Antonia Reidel – eine Schauspielerin, die über sich lachen kann

Gewitter mit Blitzeinschlag (v.l.): Norman Bassett (Stefan Merten), Eric Swan (Julian Ricker), Mr. Jenkins (Paul Behrens), Mrs. Cowper (antonia Reidel) und Linda Swan (Katharina Elisabeth Kram). © Landestheater Niederbayern/Peter Litvai

„Und ewig rauschen die Gelder“ am Landestheater Niederbayern

Wenn Susanne Daubner in der Tagesschau bei einer trockenen Meldung über den Chemiegipfel im Kanzleramt sich verhaspelt und einen Lachanfall bekommt, dann darf das eine Schauspielerin im Landestheater Niederbayern in einer Komödie auch. So geschehen am Samstagabend in der Boulevardkomödie „Und ewig rauschen die Gelder“ von Michael Cooney am Landestheater Niederbayern in Passau. Die Schauspielerin Antonia Reidel spielt Mrs. Cowper vom Sozialamt, verhaspelt sich in einem der komplex konstruierten Dialoge – und muss über sich und ihre Rolle lachen. Das Publikum merkt´s und lacht herzlich mit. Ja, das ist live! Und sehr menschlich. Schauspieler sind eben Menschen und keine Automaten. Gottseidank! Das Publikum quittiert es mit lautem Applaus.

• [Gegebene Daten]:
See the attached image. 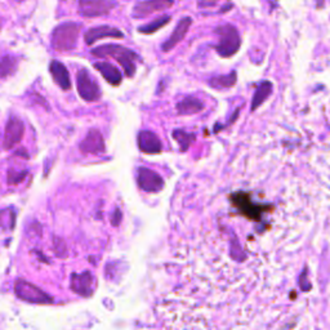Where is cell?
<instances>
[{"label": "cell", "instance_id": "6da1fadb", "mask_svg": "<svg viewBox=\"0 0 330 330\" xmlns=\"http://www.w3.org/2000/svg\"><path fill=\"white\" fill-rule=\"evenodd\" d=\"M92 54L100 58H114L124 67L126 76H133L136 72V61L138 56L132 49L118 44H105L92 49Z\"/></svg>", "mask_w": 330, "mask_h": 330}, {"label": "cell", "instance_id": "7a4b0ae2", "mask_svg": "<svg viewBox=\"0 0 330 330\" xmlns=\"http://www.w3.org/2000/svg\"><path fill=\"white\" fill-rule=\"evenodd\" d=\"M81 25L76 22H65L54 29L52 34V45L61 52H68L75 49L80 34Z\"/></svg>", "mask_w": 330, "mask_h": 330}, {"label": "cell", "instance_id": "3957f363", "mask_svg": "<svg viewBox=\"0 0 330 330\" xmlns=\"http://www.w3.org/2000/svg\"><path fill=\"white\" fill-rule=\"evenodd\" d=\"M215 32L219 36V42L215 47V50H217L221 57L228 58L240 49L241 39L235 26L230 24H225L222 26H218L215 29Z\"/></svg>", "mask_w": 330, "mask_h": 330}, {"label": "cell", "instance_id": "277c9868", "mask_svg": "<svg viewBox=\"0 0 330 330\" xmlns=\"http://www.w3.org/2000/svg\"><path fill=\"white\" fill-rule=\"evenodd\" d=\"M14 293L20 299L29 303L35 304H50L53 303V298L43 291L42 289L38 288L34 284L29 283V281L24 280V279H19L14 283Z\"/></svg>", "mask_w": 330, "mask_h": 330}, {"label": "cell", "instance_id": "5b68a950", "mask_svg": "<svg viewBox=\"0 0 330 330\" xmlns=\"http://www.w3.org/2000/svg\"><path fill=\"white\" fill-rule=\"evenodd\" d=\"M76 87H78L79 96L87 102H95L101 98L100 85L85 68L79 70L78 75H76Z\"/></svg>", "mask_w": 330, "mask_h": 330}, {"label": "cell", "instance_id": "8992f818", "mask_svg": "<svg viewBox=\"0 0 330 330\" xmlns=\"http://www.w3.org/2000/svg\"><path fill=\"white\" fill-rule=\"evenodd\" d=\"M137 184L139 189L149 194H156L164 189V179L154 171L144 167L139 168L137 172Z\"/></svg>", "mask_w": 330, "mask_h": 330}, {"label": "cell", "instance_id": "52a82bcc", "mask_svg": "<svg viewBox=\"0 0 330 330\" xmlns=\"http://www.w3.org/2000/svg\"><path fill=\"white\" fill-rule=\"evenodd\" d=\"M25 133V124L19 116H11L6 124V132H4V143L3 147L6 150L13 149L16 144L21 142Z\"/></svg>", "mask_w": 330, "mask_h": 330}, {"label": "cell", "instance_id": "ba28073f", "mask_svg": "<svg viewBox=\"0 0 330 330\" xmlns=\"http://www.w3.org/2000/svg\"><path fill=\"white\" fill-rule=\"evenodd\" d=\"M116 7L115 2L110 0H93V2H80L79 3V13L87 19H95L107 14L111 9Z\"/></svg>", "mask_w": 330, "mask_h": 330}, {"label": "cell", "instance_id": "9c48e42d", "mask_svg": "<svg viewBox=\"0 0 330 330\" xmlns=\"http://www.w3.org/2000/svg\"><path fill=\"white\" fill-rule=\"evenodd\" d=\"M105 38L123 39L124 34L120 31V30L116 29V27L107 26V25L92 27V29H89L84 34V40L88 45H92L93 43L98 42V40H101V39H105Z\"/></svg>", "mask_w": 330, "mask_h": 330}, {"label": "cell", "instance_id": "30bf717a", "mask_svg": "<svg viewBox=\"0 0 330 330\" xmlns=\"http://www.w3.org/2000/svg\"><path fill=\"white\" fill-rule=\"evenodd\" d=\"M173 2H164V0H155V2H139L133 7V17L143 19L159 11H165L173 6Z\"/></svg>", "mask_w": 330, "mask_h": 330}, {"label": "cell", "instance_id": "8fae6325", "mask_svg": "<svg viewBox=\"0 0 330 330\" xmlns=\"http://www.w3.org/2000/svg\"><path fill=\"white\" fill-rule=\"evenodd\" d=\"M137 142H138V147L142 152L149 155H155L161 152L162 144L159 137L150 131H142L139 132L138 137H137Z\"/></svg>", "mask_w": 330, "mask_h": 330}, {"label": "cell", "instance_id": "7c38bea8", "mask_svg": "<svg viewBox=\"0 0 330 330\" xmlns=\"http://www.w3.org/2000/svg\"><path fill=\"white\" fill-rule=\"evenodd\" d=\"M71 289L81 297H90L93 294V276L90 272L72 273L71 275Z\"/></svg>", "mask_w": 330, "mask_h": 330}, {"label": "cell", "instance_id": "4fadbf2b", "mask_svg": "<svg viewBox=\"0 0 330 330\" xmlns=\"http://www.w3.org/2000/svg\"><path fill=\"white\" fill-rule=\"evenodd\" d=\"M191 25V17H184V19H181V21L178 22V25H177L176 29L173 30V32H172L171 36L168 38V40L161 45V49L164 50V52H169V50L173 49V48L176 47L179 42H182V39L186 36L187 31H189Z\"/></svg>", "mask_w": 330, "mask_h": 330}, {"label": "cell", "instance_id": "5bb4252c", "mask_svg": "<svg viewBox=\"0 0 330 330\" xmlns=\"http://www.w3.org/2000/svg\"><path fill=\"white\" fill-rule=\"evenodd\" d=\"M80 149L85 154H101V152H105V141H103L101 132L97 131V129L89 131L84 141L81 142Z\"/></svg>", "mask_w": 330, "mask_h": 330}, {"label": "cell", "instance_id": "9a60e30c", "mask_svg": "<svg viewBox=\"0 0 330 330\" xmlns=\"http://www.w3.org/2000/svg\"><path fill=\"white\" fill-rule=\"evenodd\" d=\"M50 75H52L53 80L56 84L63 90H68L71 88V79L70 74H68L67 68L63 63H61L60 61H52L49 66Z\"/></svg>", "mask_w": 330, "mask_h": 330}, {"label": "cell", "instance_id": "2e32d148", "mask_svg": "<svg viewBox=\"0 0 330 330\" xmlns=\"http://www.w3.org/2000/svg\"><path fill=\"white\" fill-rule=\"evenodd\" d=\"M95 68L101 72V75L106 79L108 84L111 85H119L123 80V74L119 71L118 67H115L111 63L105 62V61H100V62L95 63Z\"/></svg>", "mask_w": 330, "mask_h": 330}, {"label": "cell", "instance_id": "e0dca14e", "mask_svg": "<svg viewBox=\"0 0 330 330\" xmlns=\"http://www.w3.org/2000/svg\"><path fill=\"white\" fill-rule=\"evenodd\" d=\"M203 108H204V105H203L201 101L195 97H191V96L184 98L177 105V111H178L179 115H194V114L200 113Z\"/></svg>", "mask_w": 330, "mask_h": 330}, {"label": "cell", "instance_id": "ac0fdd59", "mask_svg": "<svg viewBox=\"0 0 330 330\" xmlns=\"http://www.w3.org/2000/svg\"><path fill=\"white\" fill-rule=\"evenodd\" d=\"M272 92V83L271 81H262L258 87V89L255 90L254 97L252 101V111L257 110L263 102L268 98V96Z\"/></svg>", "mask_w": 330, "mask_h": 330}, {"label": "cell", "instance_id": "d6986e66", "mask_svg": "<svg viewBox=\"0 0 330 330\" xmlns=\"http://www.w3.org/2000/svg\"><path fill=\"white\" fill-rule=\"evenodd\" d=\"M236 83V72L232 71L228 75H221V76H215V78H212L209 80V85L214 89L218 90H226L230 89L235 85Z\"/></svg>", "mask_w": 330, "mask_h": 330}, {"label": "cell", "instance_id": "ffe728a7", "mask_svg": "<svg viewBox=\"0 0 330 330\" xmlns=\"http://www.w3.org/2000/svg\"><path fill=\"white\" fill-rule=\"evenodd\" d=\"M17 65L19 62L13 56H4L0 58V78L6 79L13 75L17 70Z\"/></svg>", "mask_w": 330, "mask_h": 330}, {"label": "cell", "instance_id": "44dd1931", "mask_svg": "<svg viewBox=\"0 0 330 330\" xmlns=\"http://www.w3.org/2000/svg\"><path fill=\"white\" fill-rule=\"evenodd\" d=\"M169 21H171V16H161L155 20V21L150 22V24L144 25V26H141L138 29V31L142 32V34H152V32L164 27Z\"/></svg>", "mask_w": 330, "mask_h": 330}, {"label": "cell", "instance_id": "7402d4cb", "mask_svg": "<svg viewBox=\"0 0 330 330\" xmlns=\"http://www.w3.org/2000/svg\"><path fill=\"white\" fill-rule=\"evenodd\" d=\"M173 137L174 139L181 144L182 151H186V150L189 149L190 144H191V142L195 139L194 133H186V132L184 131H174Z\"/></svg>", "mask_w": 330, "mask_h": 330}, {"label": "cell", "instance_id": "603a6c76", "mask_svg": "<svg viewBox=\"0 0 330 330\" xmlns=\"http://www.w3.org/2000/svg\"><path fill=\"white\" fill-rule=\"evenodd\" d=\"M14 223H16V215H14L13 209H4L0 210V226H3L4 228H9L13 230Z\"/></svg>", "mask_w": 330, "mask_h": 330}, {"label": "cell", "instance_id": "cb8c5ba5", "mask_svg": "<svg viewBox=\"0 0 330 330\" xmlns=\"http://www.w3.org/2000/svg\"><path fill=\"white\" fill-rule=\"evenodd\" d=\"M27 176V172H14L9 171L8 172V184L9 185H17L20 182L24 181Z\"/></svg>", "mask_w": 330, "mask_h": 330}, {"label": "cell", "instance_id": "d4e9b609", "mask_svg": "<svg viewBox=\"0 0 330 330\" xmlns=\"http://www.w3.org/2000/svg\"><path fill=\"white\" fill-rule=\"evenodd\" d=\"M213 6H217V3H215V2H200L199 3V7H205V8H208V7H213Z\"/></svg>", "mask_w": 330, "mask_h": 330}, {"label": "cell", "instance_id": "484cf974", "mask_svg": "<svg viewBox=\"0 0 330 330\" xmlns=\"http://www.w3.org/2000/svg\"><path fill=\"white\" fill-rule=\"evenodd\" d=\"M0 29H2V25H0Z\"/></svg>", "mask_w": 330, "mask_h": 330}]
</instances>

• [Aufgaben]:
- 1) Gib aus dem Text über Antonia Reidel einen Abschnitt wörtlich wieder. Beginne bei den Worten „Wenn Susanne Daubner“ und höre nach „mit lautem Applaus.“ auf.
- 2) Beantworte anhand des Textes über Antonia Reidel die folgenden Fragen:
(a) Welche Rolle spielt Antonia Reidel in der Komödie?
(b) In welcher Stadt fand die beschriebene Aufführung statt?
(c) Von wem stammt die Komödie „Und ewig rauschen die Gelder“?
- 3) Nenne alle Rollen (Figuren des Stücks), die im Text über Antonia Reidel genannt werden.

• [Lösungen]:
- 1)
Wenn Susanne Daubner in der Tagesschau bei einer trockenen Meldung über den Chemiegipfel im Kanzleramt sich verhaspelt und einen Lachanfall bekommt, dann darf das eine Schauspielerin im Landestheater Niederbayern in einer Komödie auch. So geschehen am Samstagabend in der Boulevardkomödie „Und ewig rauschen die Gelder“ von Michael Cooney am Landestheater Niederbayern in Passau. Die Schauspielerin Antonia Reidel spielt Mrs. Cowper vom Sozialamt, verhaspelt sich in einem der komplex konstruierten Dialoge – und muss über sich und ihre Rolle lachen. Das Publikum merkt´s und lacht herzlich mit. Ja, das ist live! Und sehr menschlich. Schauspieler sind eben Menschen und keine Automaten. Gottseidank! Das Publikum quittiert es mit lautem Applaus.

- 2)
(a) Mrs. Cowper vom Sozialamt
(b) In Passau
(c) Von Michael Cooney

- 3) Norman Bassett, Eric Swan, Mr. Jenkins, Mrs. Cowper, Linda Swan